Though I’m not sure I would go back, I was glad to be able to experience Enigma Concept.
So, would you go back? Overall did you have a good experience? Going to Enigma in August. I hope I won’t get disappointed. Is there a dress code? How much would you say to give as tip? Last question, you mentioned it took about 4.5 hours. How did you get back to your hotel? I’m presuming it’s safe at that time?
I wouldn’t go back, but I did think it was a good experience! There are few fine dining places I really want to revisit, as there are too many new ones.
There is no dress code. Most diners were dressed up, but I felt like jeans would have been fine too.
Like most places outside of the US, tips are built into the prices and there is no tip line.
We took uber everywhere. It felt safe though in that neighborhood.
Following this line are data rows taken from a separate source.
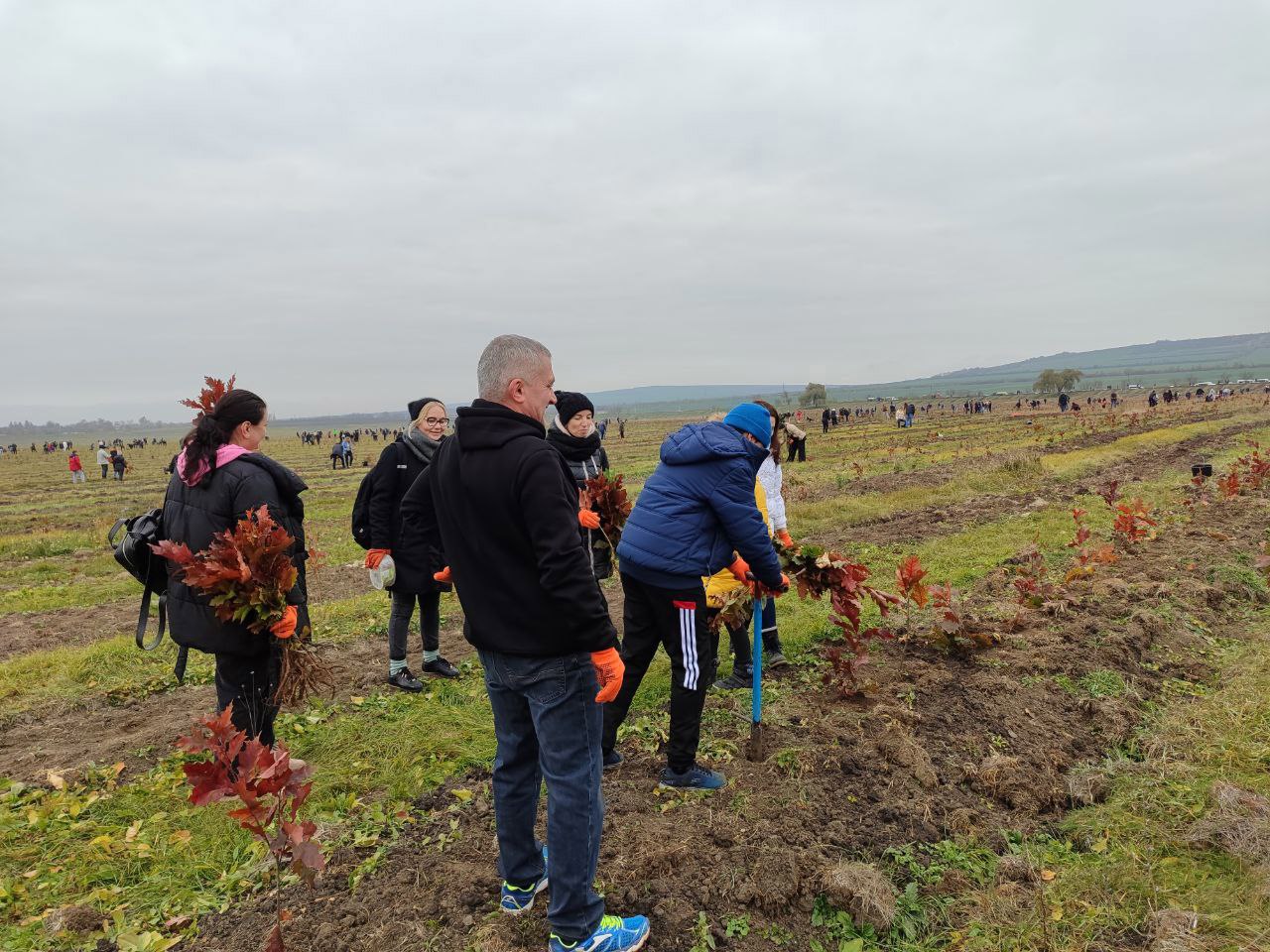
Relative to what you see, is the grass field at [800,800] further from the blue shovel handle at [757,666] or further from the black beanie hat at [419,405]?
the black beanie hat at [419,405]

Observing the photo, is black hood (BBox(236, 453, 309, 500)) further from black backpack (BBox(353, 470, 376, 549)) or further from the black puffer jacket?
black backpack (BBox(353, 470, 376, 549))

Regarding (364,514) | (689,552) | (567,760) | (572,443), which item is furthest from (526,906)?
(364,514)

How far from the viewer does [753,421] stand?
13.1 ft

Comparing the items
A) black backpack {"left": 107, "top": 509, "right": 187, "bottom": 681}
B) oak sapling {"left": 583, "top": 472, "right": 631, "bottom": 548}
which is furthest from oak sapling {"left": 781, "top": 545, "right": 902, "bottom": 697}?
black backpack {"left": 107, "top": 509, "right": 187, "bottom": 681}

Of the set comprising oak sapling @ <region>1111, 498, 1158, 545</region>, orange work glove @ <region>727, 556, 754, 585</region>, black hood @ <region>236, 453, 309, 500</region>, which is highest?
black hood @ <region>236, 453, 309, 500</region>

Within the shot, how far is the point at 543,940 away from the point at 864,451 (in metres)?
31.6

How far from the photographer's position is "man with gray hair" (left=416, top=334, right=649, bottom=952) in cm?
247

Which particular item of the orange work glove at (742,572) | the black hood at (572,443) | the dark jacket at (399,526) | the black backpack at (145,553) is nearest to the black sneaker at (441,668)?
the dark jacket at (399,526)

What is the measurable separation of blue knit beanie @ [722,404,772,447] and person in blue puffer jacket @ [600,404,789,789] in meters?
0.02

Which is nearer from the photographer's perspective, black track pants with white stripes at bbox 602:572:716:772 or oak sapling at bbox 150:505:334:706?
oak sapling at bbox 150:505:334:706

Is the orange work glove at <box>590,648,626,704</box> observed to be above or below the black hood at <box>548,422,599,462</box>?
below

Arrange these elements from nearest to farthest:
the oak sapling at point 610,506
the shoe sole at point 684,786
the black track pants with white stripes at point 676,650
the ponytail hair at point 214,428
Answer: the ponytail hair at point 214,428, the black track pants with white stripes at point 676,650, the shoe sole at point 684,786, the oak sapling at point 610,506

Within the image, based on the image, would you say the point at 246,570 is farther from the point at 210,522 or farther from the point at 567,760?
the point at 567,760

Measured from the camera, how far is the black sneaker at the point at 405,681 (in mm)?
5723
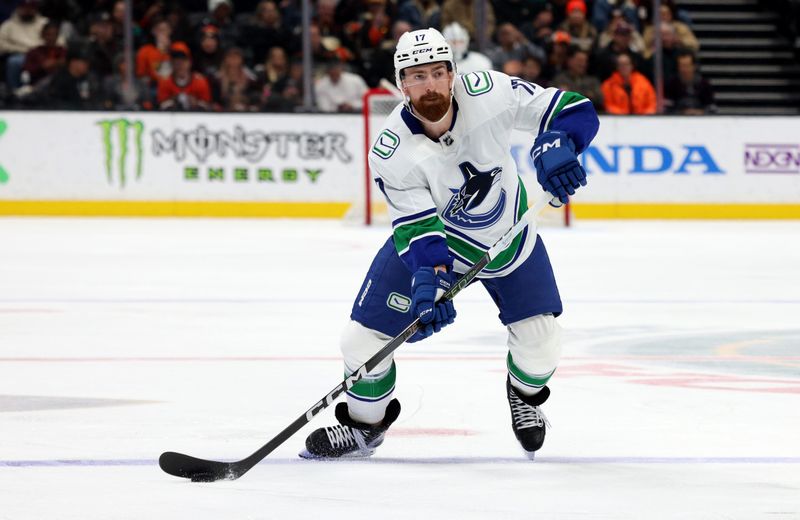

People are still out at midnight in Spain, as there is a culture of not eating dinner until 8 or 9 pm.
Thanks for your feedback. It’s muxh appreciated. Our dinner reservation is for 8:30pm so we probably won’t finish until 1am. Do you recommend doing the wine pairing or just getting a bottle of wine, although you had mentioned they didn’t suggest such a good bottle?
I’m not sure I could recommend the pairing given how bad the somm’s bottle recommendation was, but maybe the pre-planned curation would be better. If you have an idea of the wines you like, you could ask for a wine list ahead of time and research bottles so you are ready with options on arrival.